Zu beantwortende Fragen:
1. Übersetze aus dem Text über Intelligenz und Schule diesen Satz ins Englische: „Die Intelligenz ist daher die Fähigkeit, sich der Umwelt anzupassen oder aber die Umwelt an sich anzupassen.“
2. Knüpfe an den Text über Intelligenz und Schule an und schreibe ihn nach seinem letzten Satz weiter.

##### Textauszug #####

Die Schule ist ein wesentlicher Einflussfaktor auf die menschliche Entwicklung.
Die Entwicklungspsychologie untersucht verschiedene Faktoren, die einen Einfluss auf die Entwicklung eines Menschen haben. Im Vordergrund der Kindheits- beziehungsweise Jugendforschung stehen dabei die soziale Umwelt und die Schule. Im Zusammenhang mit der individuellen Entwicklung wird auch häufig auf die Intelligenz eingegangen. Die Entwicklung der Intelligenz wird stets unter Berücksichtigung verschiedener Einflüsse betrachtet. Im Kindes- und Jugendalter spielt der Zusammenhang zwischen Intelligenz und Schule eine große Rolle.
Intelligenz heißt Anpassung
Die herrschende Definition von „Intelligenz“ meint ein optimales Anpassungsverhalten eines Individuums. Die Intelligenz ist daher die Fähigkeit, sich der Umwelt anzupassen oder aber die Umwelt an sich anzupassen. Mit dieser „neuen“ Definition hat man die alte Vorstellung der Intelligenz, nämlich konkrete Leistungen und Testmessungen, außen vorgelassen. In der heutigen Definition werden die Umwelteinflüsse berücksichtigt. Dies erlaubt auch eine genauere Detaillierung der Intelligenz, denn nun kann man die Umweltkontexte je nach Lebensalter, Epoche und Kultur gliedern. Heute wird Intelligenz als das Ergebnis mentaler Prozesse angesehen, die sich in unterschiedlichen Kontexten manifestieren können. Die Intelligenz geht auf verschiedene Fähigkeiten zurück, unter anderem auch auf das Lernen. Schnelles und effizientes Lernen ist demnach ein Zeichen höherer Intelligenz.

##### Zu prüfende Daten #####

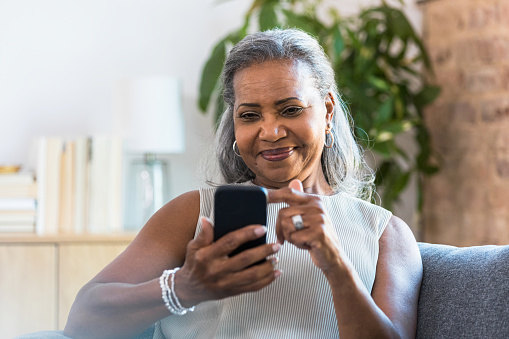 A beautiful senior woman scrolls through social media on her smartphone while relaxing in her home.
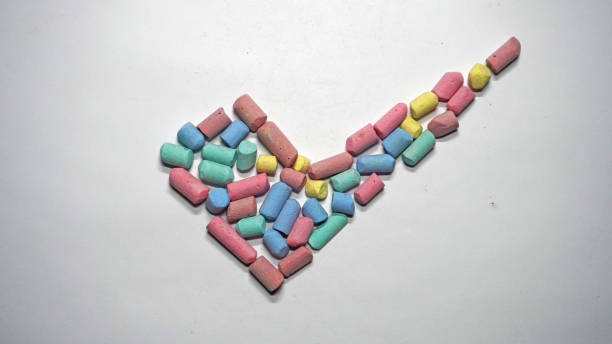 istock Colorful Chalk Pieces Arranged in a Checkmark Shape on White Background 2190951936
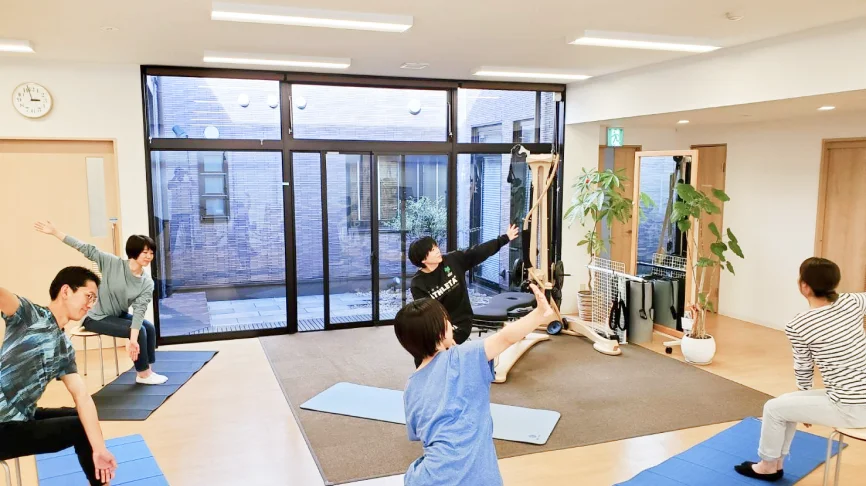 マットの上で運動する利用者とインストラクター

#####
##### Zu prüfende Daten #####

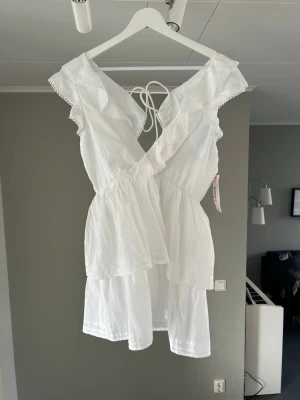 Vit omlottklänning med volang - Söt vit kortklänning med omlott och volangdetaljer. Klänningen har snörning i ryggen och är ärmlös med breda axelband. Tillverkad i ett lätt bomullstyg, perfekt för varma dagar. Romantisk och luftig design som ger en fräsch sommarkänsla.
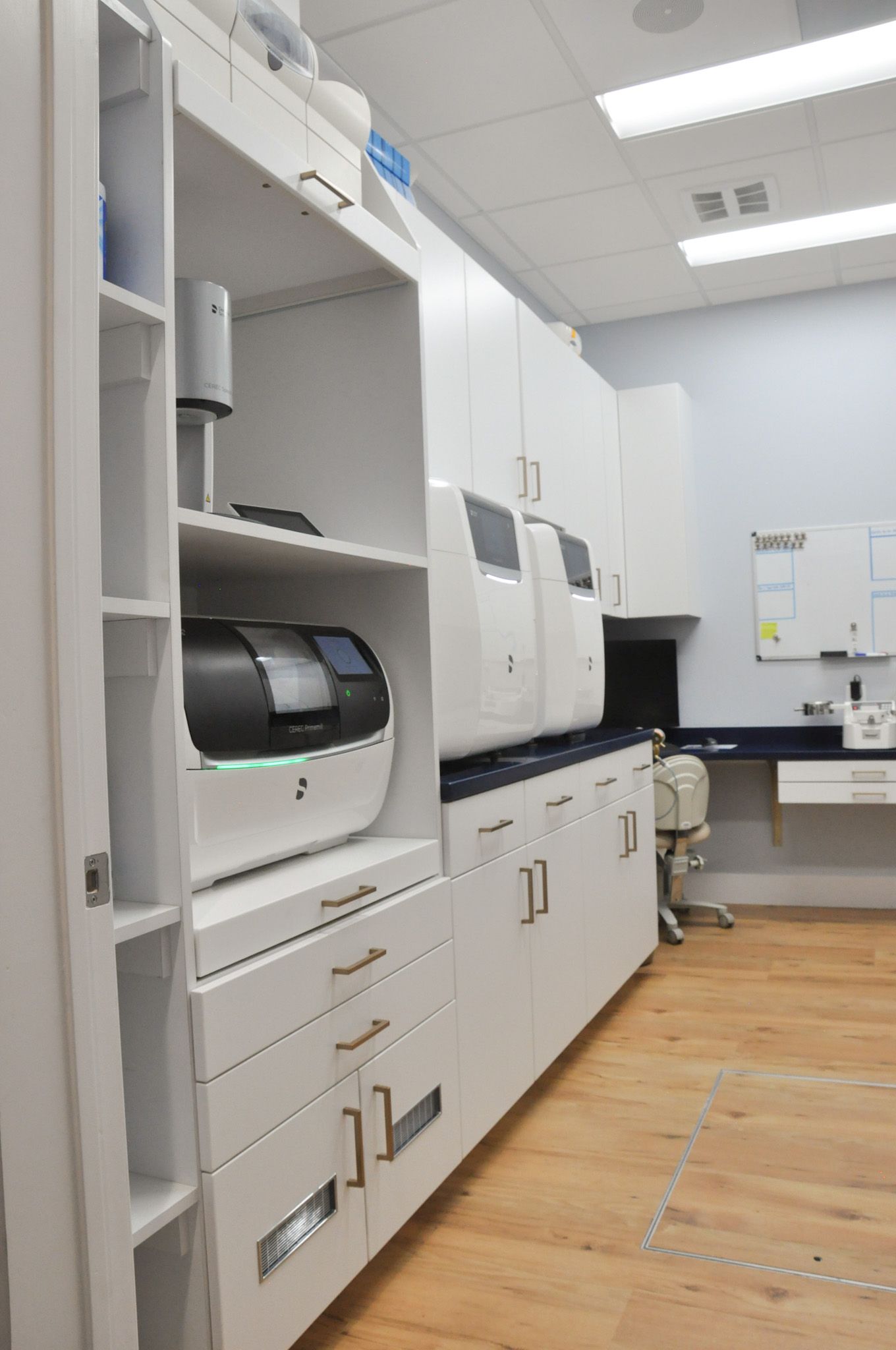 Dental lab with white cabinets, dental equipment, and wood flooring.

#####

Antworten je Aufgabe:
1. Intelligence is therefore the ability to adapt to the environment or else to adapt the environment to oneself.

2.
Aus dem Kontext gerückt
Die Aufgabe der Schule ist es, die intelligenten Leistungen zu fördern. Es geht dabei nicht zwangsläufig um die reine Wissensansammlung, da dies nur ein Teilbereich der Intelligenz ist. Die Schule soll kognitive Umstrukturierungen begünstigen und herbeirufen. Das Lernen in der Schule soll dazu beitragen, dass Wissen und Umwelterfahrungen neu geordnet werden können. Die bisherigen Alltagserfahrungen des Kindes sind unmittelbar mit seiner Biografie verbunden, wie zum Beispiel Reiseerlebnisse, Zoobesuche oder Fernsehsendungen. Dieses Wissen um die eigenen Alltagserfahrungen ist im episodischen Gedächtnis gespeichert. Die Schule ordnet dieses vorhandene Wissen neu und führt neue Kategorien ein, die das Wissen aus dem bisherigen Erfahrungskontext herauslösen. Auf diese Weise soll eine wissenslogische Ordnung geschaffen werden. Die Differenzierung in unterschiedliche Unterrichtsfächer macht diesen Ansatz sehr deutlich. Dieses neu kategorisierte Wissen wird als semantisches Gedächtnis bezeichnet. Das vorhandene Alltagswissen, welches in bestimmten Erfahrungskontexten steht, wird aus diesem Kontext gerückt und in einen neuen Zusammenhang gestellt.
Sprache ist mehr als eine Ausdrucksform
Das Erlernen der Schriftsprache fördert die Dekontextualisierung ungemein. Alle sprachlichen Aussagen können durch das Alphabet verschlüsselt werden. Nur Kinder, die verstehen, dass man sprachliche Bedeutungen mit willkürlich gewählten Zeichen darstellen und wieder entschlüsseln kann, werden erst das Lesen lernen. Das Lesen selbst hat einen Vorläufer und beginnt nicht erst mit dem Eintritt in die Schule. Die phonologische und die linguistische Bewusstheit sind wichtige Grundlagen für das Lesen und sollten entsprechend gefördert werden. Wenn einem Kind die Umwelt für das Entwickeln solcher Bewusstheit fehlt, wird es diesem Kind sehr schwer fallen, das Lesen korrekt zu erlernen. Hier hat die Schule die Aufgabe, jene Kinder entsprechend zu fördern.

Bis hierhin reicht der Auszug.